:: EXCERPT PROVIDED ::
Once an elegy gets going, it’s not easy to shut off.  I can’t help but reminisce about another sailor bat in New Orleans.  I danced for years in the early 60’s in the Gin Mill, a supremely dissolute Greek sailor bar on the second block of Decatur across from the monumental Customs house.  For a change of tone, we carousers would stagger nightly up the street from La Casa de los Marinos to this Dionysian temple of dance.  The ancient place won’t be found anymore, even on the Internet.  If you remember, upstairs was the Acropolis Restaurant.  Maybe that’s still there. (To visit this lost temple, check out my autobiographical novel DIVINE DEBAUCH.)

:: DATASET EXCERPT ::

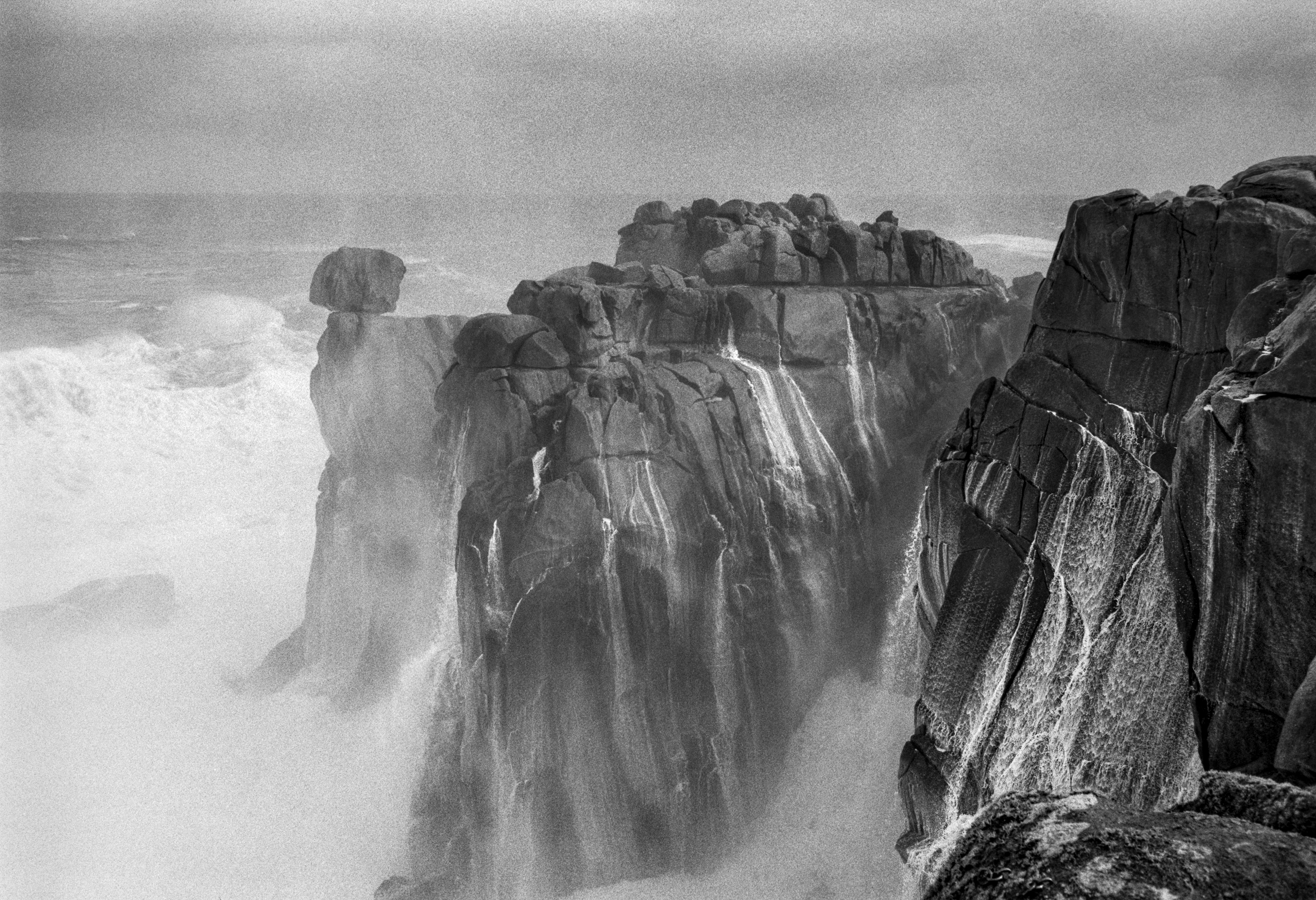 A black and white photograph of massive coastal cliffs with rough rock formations and waves crashing below, partially obscured by sea mist.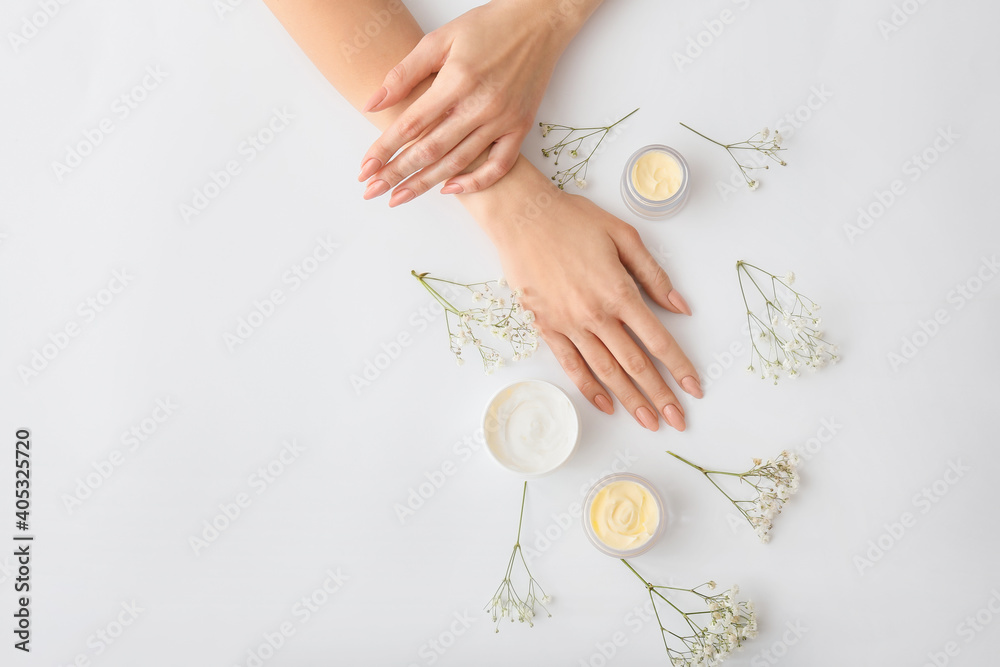 浅背景上有奶油和美丽花朵的女性手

:: WHAT YOU SHOULD DO ::
In the excerpt about the New Orleans sailor bar, where was the Gin Mill located? The lines after the excerpt are unrelated to it.

:: ANSWER TO THE PROBLEM ::
On the second block of Decatur, across from the Customs house.